RI: Small: Collaborative Research: Robustness of Spatial Learning in Flickering Networks: The Case of the Hippocampus

RI：小型：协作研究：闪烁网络中空间学习的鲁棒性：海马体的案例

• 批准号: 1422438
• 负责人: Yuri Dabaghian
• 金额: $ 26.97万
• 依托单位: William Marsh Rice University
• 依托单位国家: 美国
• 项目类别: Standard Grant
• 财政年份: 2014
• 资助国家: 美国
• 起止时间: 2014-09-01 至 2017-08-31
• 项目状态: 已结题
• 来源: https://www.nsf.gov/awardsearch/showAward?AWD_ID=1422438&HistoricalAwards=false
• 关键词: RI; Small; Collaborative; Research; Robustness

The reliability of our memories is nothing short of remarkable. Thousands of neurons die every day, synaptic connections appear and disappear, and the networks formed by these neurons constantly change due to various forms of synaptic plasticity. How can the brain develop a reliable representation of the world, learn and retain memories despite, or perhaps due to, such complex dynamics? Answering such questions is the natural evolution of recent work by the Dabaghian lab, which has been studying spatial cognition by modeling mechanisms of learning, based on algebraic topology methods developed by the Memoli group. This approach rests on the insight that the animal brain must first construct a rough-and-ready map of the environment before being able to fill it in with geometric details, which would be too computationally costly in light of typical navigational goals such as evading predators, returning to a nest, or finding a cafe. This basic map pays particular attention to the connectivity between places in the environment and is thus based on spatial topology; as such, the investigators hypothesized, it would be amenable to analysis by topological methods.By simulating exploratory movements through different environments Dabaghian and Memoli will study how stable topological features arise in assemblies of simulated neurons operating under a wide range of conditions, including variations in firing rate, the size of the space each cell "senses," the number of cells in the population, and electrical oscillations in the brain that alter the behavior of the ensemble. They will use several novel methods from Persistent Homology Theory to understand how connections between cells (synapses) influence the speed and reliability of spatial learning. One might assume that learning would be enhanced if synapses never disappeared, but biology has clearly evolved to favor great synaptic plasticity. One reason may be that the loss of certain connections allows more room for mistakes to be unlearned. The objectives of this project are to study synaptic plasticity in a computational model, which will allow the influences of different parameters on the outcome of learning to be studied in detail. Principles that emerge on spatial learning in the hippocampus should be translatable to spatial cognition in machines.

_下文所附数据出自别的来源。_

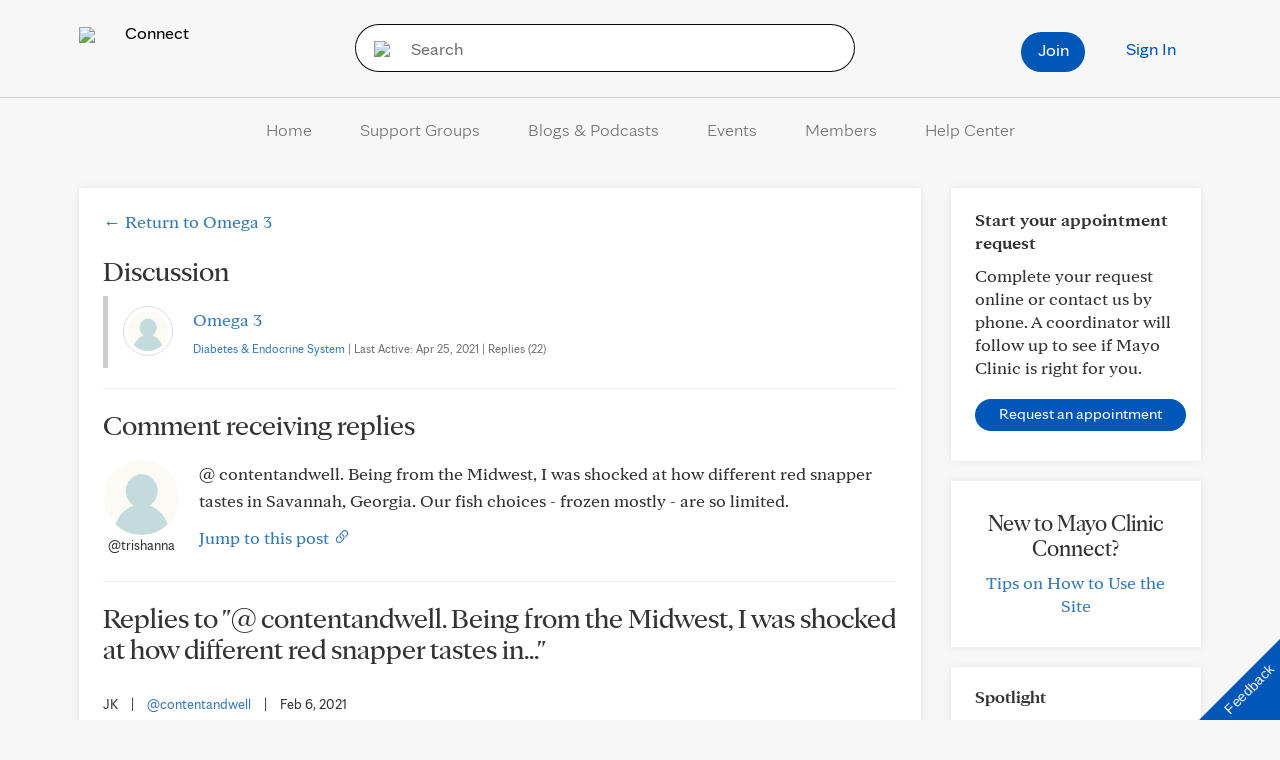

--- FILE ---
content_type: application/javascript
request_url: https://tagdelivery.mayoclinic.org/connect/prod/utag.15.js?utv=ut4.54.202503101422
body_size: 1262
content:
//tealium universal tag - utag.15 ut4.0.202601271945, Copyright 2026 Tealium.com Inc. All Rights Reserved.
window._elqQ=window._elqQ||[];try{(function(id,loader){var u={"id":id};utag.o[loader].sender[id]=u;if(utag.ut===undefined){utag.ut={};}
var match=/ut\d\.(\d*)\..*/.exec(utag.cfg.v);if(utag.ut.loader===undefined||!match||parseInt(match[1])<41){u.loader=function(o,a,b,c,l,m){utag.DB(o);a=document;if(o.type=="iframe"){m=a.getElementById(o.id);if(m&&m.tagName=="IFRAME"){b=m;}else{b=a.createElement("iframe");}o.attrs=o.attrs||{};utag.ut.merge(o.attrs,{"height":"1","width":"1","style":"display:none"},0);}else if(o.type=="img"){utag.DB("Attach img: "+o.src);b=new Image();}else{b=a.createElement("script");b.language="javascript";b.type="text/javascript";b.async=1;b.charset="utf-8";}if(o.id){b.id=o.id;}for(l in utag.loader.GV(o.attrs)){b.setAttribute(l,o.attrs[l]);}b.setAttribute("src",o.src);if(typeof o.cb=="function"){if(b.addEventListener){b.addEventListener("load",function(){o.cb();},false);}else{b.onreadystatechange=function(){if(this.readyState=="complete"||this.readyState=="loaded"){this.onreadystatechange=null;o.cb();}};}}if(o.type!="img"&&!m){l=o.loc||"head";c=a.getElementsByTagName(l)[0];if(c){utag.DB("Attach to "+l+": "+o.src);if(l=="script"){c.parentNode.insertBefore(b,c);}else{c.appendChild(b);}}}};}else{u.loader=utag.ut.loader;}
if(utag.ut.typeOf===undefined){u.typeOf=function(e){return({}).toString.call(e).match(/\s([a-zA-Z]+)/)[1].toLowerCase();};}else{u.typeOf=utag.ut.typeOf;}
u.ev={"view":1};u.scriptrequested=false;u.map={};u.extend=[];u.WaitUntilCustomerGUIDIsRetrieved=function(){if(!!(u.timerId)){if(u.timeout==0){return;}
if(typeof this.GetElqCustomerGUID==="function"){document.forms[u.data.elqFormName].elements[u.data.elqFormGUIDElement].value=GetElqCustomerGUID();return;}
u.timeout-=1;}
u.timerId=setTimeout(u.WaitUntilCustomerGUIDIsRetrieved,500);return;};u.send=function(a,b){if(u.ev[a]||u.ev.all!==undefined){utag.DB("send:15");utag.DB(b);var c,d,e,f,key,form_match=/true|on|yes/;u.data={"base_url":"//img.en25.com/i/elqCfg.min.js","elqSetSiteId":"74881809","form_tracking":"","elqFormName":"","elqFormGUIDElement":"","elqDomainName":"","custom":{}};utag.DB("send:15:EXTENSIONS");utag.DB(b);for(d in utag.loader.GV(u.map)){if(b[d]!==undefined&&b[d]!==""){e=u.map[d].split(",");for(f=0;f<e.length;f++){if(u.data.hasOwnProperty(e[f])){u.data[e[f]]=b[d];}else{u.data.custom[e[f]]=b[d];}}}}
utag.DB("send:15:MAPPINGS");utag.DB(u.data);if(!u.data.elqSetSiteId){utag.DB(u.id+": Tag not fired: Required attribute elqSetSiteId not populated");return;}
_elqQ.push(["elqSetSiteId",u.data.elqSetSiteId]);if(u.data.elqDomainName!==""){_elqQ.push(["elqUseFirstPartyCookie",u.data.elqDomainName]);}
_elqQ.push(["elqTrackPageView"]);for(key in u.data.custom){if(u.data.custom.hasOwnProperty(key)){_elqQ.push(key,u.data.custom[key]);}}
if(u.data.form_tracking===true||form_match.test(u.data.form_tracking.toLowerCase())){u.timeout=5;u.timerId=null;u.WaitUntilCustomerGUIDIsRetrieved();_elqQ.push(["elqGetCustomerGUID"]);}
if(!u.scriptrequested){u.scriptrequested=true;u.loader({"type":"script","src":u.data.base_url,"cb":null,"loc":"script","id":"utag_15","attrs":{}});}
utag.DB("send:15:COMPLETE");}};utag.o[loader].loader.LOAD(id);}("15","mc.connect"));}catch(error){utag.DB(error);}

我们记忆的可靠性是非常惊人的。每天有成千上万的神经元死亡，突触连接出现和消失，这些神经元形成的网络由于各种形式的突触可塑性而不断变化。大脑如何发展出对世界的可靠表征，如何学习和保留记忆，尽管，或者可能是由于，如此复杂的动态？提出这些问题是Dabaghian实验室最近工作的自然演变，该实验室一直在通过建模学习机制来研究空间认知，基于Memoli小组开发的代数拓扑方法。这种方法基于这样一种认识，即动物大脑必须首先构建一个粗略的环境地图，然后才能用几何细节来填充它，这对于典型的导航目标来说太昂贵了，比如躲避捕食者，返回巢穴，或者找到咖啡馆。这一基本地图特别注意环境中各地点之间的连通性，因此以空间拓扑结构为基础;因此，研究人员假设，它将适合于拓扑方法的分析。通过模拟在不同环境中的探索性运动，Dabaghian和Memoli将研究在各种条件下运行的模拟神经元组件中稳定的拓扑特征是如何出现的，包括放电率的变化、每个细胞“感知”的空间大小、群体中细胞的数量以及改变整体行为的大脑中的电振荡。他们将使用持久同源理论中的几种新方法来了解细胞（突触）之间的连接如何影响空间学习的速度和可靠性。人们可能会认为，如果突触永远不会消失，学习就会得到加强，但生物学显然已经进化到有利于突触可塑性的程度。原因之一可能是，某些联系的丧失为错误提供了更多的忘却空间。本计画的目标是在一个计算模型中研究突触可塑性，这将允许详细研究不同参数对学习结果的影响。海马体空间学习的原理应该可以转化为机器的空间认知。